Pavlina Tcherneva rightly says it is better to support labor income in a recovery rather than the financial sector.
The title of this post describes the main message of Pavlina Tcherneva’s research. This video is a “must see”.
If her message becomes part of the policy approach for the next recovery, we will see much better net social benefits for society after the next recession. (video link)
I believe that she is correct when she says it is better to support labor income in a recovery rather than the financial sector. But neither will solve our current problems.
I believe that excessive debt got us into the Great Depression in 1933 and the Great Recession in 2008. Professors Charles E Persons and Irving Fisher both published work laying the blame for the Great Depression on excessive debt. Unfortunately Fisher had been discredited because he had claimed that the stock market had reached “a permanently high plateau” just before the crash. And Persons resigned after losing an argument with the Hoover administration over how the unemployed should be counted in the 1930 census. (He had been hired as an expert to help with the census.)
Ignoring excessive debt as the problem, encourages economists to look first one place and then another for the cause and thus the appropriate solutions. Initially I predicted it would take about a decade to exhaust those other alternative solutions but I have become more pessimistic. Wishful thinking abounds.
First they fixated on the financial institutions and their problems brought on by the creation of new credit vehicles, very poor underwriting policies, and very poor credit rating policies. Those combined to give us the housing bubble, excessively indebted consumers, and a rapidly increasing number of defaults on consumer debt. The immediate solutions to the crisis were to bail out the financial institutions in one way or another beginning in 2008. They assumed that the financial institutions would then continue to lend to consumers but those institutions had had a big scare and their balance sheets still were not good enough for that.
Next they resorted to some Keynesian therapy in 2009. The idea was to cause private businesses to hire more employees to work on publicly financed projects. (Remember shovel ready?) This was doomed to be too little and over too short a period of time.
Next they tried to put more money into the hands of consumers by temporarily reducing the payroll tax by 2% in 2011 and 2012. Too little to accomplish much. (And too temporary)
Currently income inequality is being explored but that seems to be an effect rather than a cause.

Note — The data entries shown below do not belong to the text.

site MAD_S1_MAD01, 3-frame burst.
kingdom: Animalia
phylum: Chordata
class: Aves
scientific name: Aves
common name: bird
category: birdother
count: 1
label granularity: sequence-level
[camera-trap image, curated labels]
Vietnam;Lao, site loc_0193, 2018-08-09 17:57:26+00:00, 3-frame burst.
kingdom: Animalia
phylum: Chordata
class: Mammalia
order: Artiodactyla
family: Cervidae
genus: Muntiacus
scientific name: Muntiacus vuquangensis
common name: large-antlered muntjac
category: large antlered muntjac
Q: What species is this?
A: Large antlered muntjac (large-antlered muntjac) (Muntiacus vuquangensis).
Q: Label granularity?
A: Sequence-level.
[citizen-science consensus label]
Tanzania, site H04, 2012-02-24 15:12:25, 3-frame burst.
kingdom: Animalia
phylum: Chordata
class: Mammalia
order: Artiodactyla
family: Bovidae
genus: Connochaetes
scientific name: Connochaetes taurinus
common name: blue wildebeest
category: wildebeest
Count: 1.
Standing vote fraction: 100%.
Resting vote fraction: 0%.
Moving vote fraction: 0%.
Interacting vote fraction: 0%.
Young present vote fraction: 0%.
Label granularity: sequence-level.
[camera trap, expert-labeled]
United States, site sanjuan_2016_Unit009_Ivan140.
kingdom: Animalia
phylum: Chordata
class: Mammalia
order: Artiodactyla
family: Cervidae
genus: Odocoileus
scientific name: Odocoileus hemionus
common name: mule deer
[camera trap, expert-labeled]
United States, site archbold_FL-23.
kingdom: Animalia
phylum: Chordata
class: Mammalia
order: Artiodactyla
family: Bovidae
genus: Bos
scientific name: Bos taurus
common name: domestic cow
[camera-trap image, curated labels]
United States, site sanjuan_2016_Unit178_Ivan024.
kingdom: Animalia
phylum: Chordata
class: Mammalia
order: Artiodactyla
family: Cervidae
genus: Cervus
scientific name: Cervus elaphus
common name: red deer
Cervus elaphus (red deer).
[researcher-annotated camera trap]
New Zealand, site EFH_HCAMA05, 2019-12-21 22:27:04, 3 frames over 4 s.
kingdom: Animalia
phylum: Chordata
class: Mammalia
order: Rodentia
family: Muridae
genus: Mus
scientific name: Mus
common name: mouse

None of these techniques addressed why consumers were borrowing such huge sums before the end of the housing bubble. And they all assumed that whatever had damaged the economy had ended, thus there was no continuing damage to the economy.
My own preferred solution is to end Global Free Trade since that would more quickly put Americans back to work as production was moved back to this country. And over time would raise wages. (I believe that Global Free Trade was the source of the damage to the American workers/consumers and that it is continuing.)
Failing that, we need to change our assumptions about the benefit of credit and debt. One of the operative assumptions being that any and all of us should be able to borrow even if that means that the poorest of us will have to pay very high interest rates. That assumption encourages the second which is that the borrower should decide the maximum chargeable interest rate by his not borrowing at some high rate. Thus there is no need for usury laws with low rates.
But if large numbers of us are going to have to live on stagnant wages and/or government subsidies, then borrowing and spending our future has to stop or at least be severely curtailed. We should implement nationwide usury laws with low rates and liberalize bankruptcy rules. This would improve the balance sheets of the consumers.
But this will not solve our real problem either. Eventually something will have to be done about Global Free Trade.
Your ignoring the political economy of it however. If the Financial industry feels “rejected” they can just detroy all parts of the economy as they please.
This was one of the big reasons why the government gave such favorable terms in 2008.
Labor income is just a debt reducer nowadays. It doesn’t control demand at all.
John Cummings wrote “If the Financial industry feels “rejected” they can just detroy all parts of the economy as they please.”
I wish that was our major problem. The bankers’ political friends would desperately want to escape the heat as soon as any such action began.
The groups favoring Global Free Trade are much more resistant to change. The economists, importers, and international do-gooders present quite a wall. They are ‘true believers’.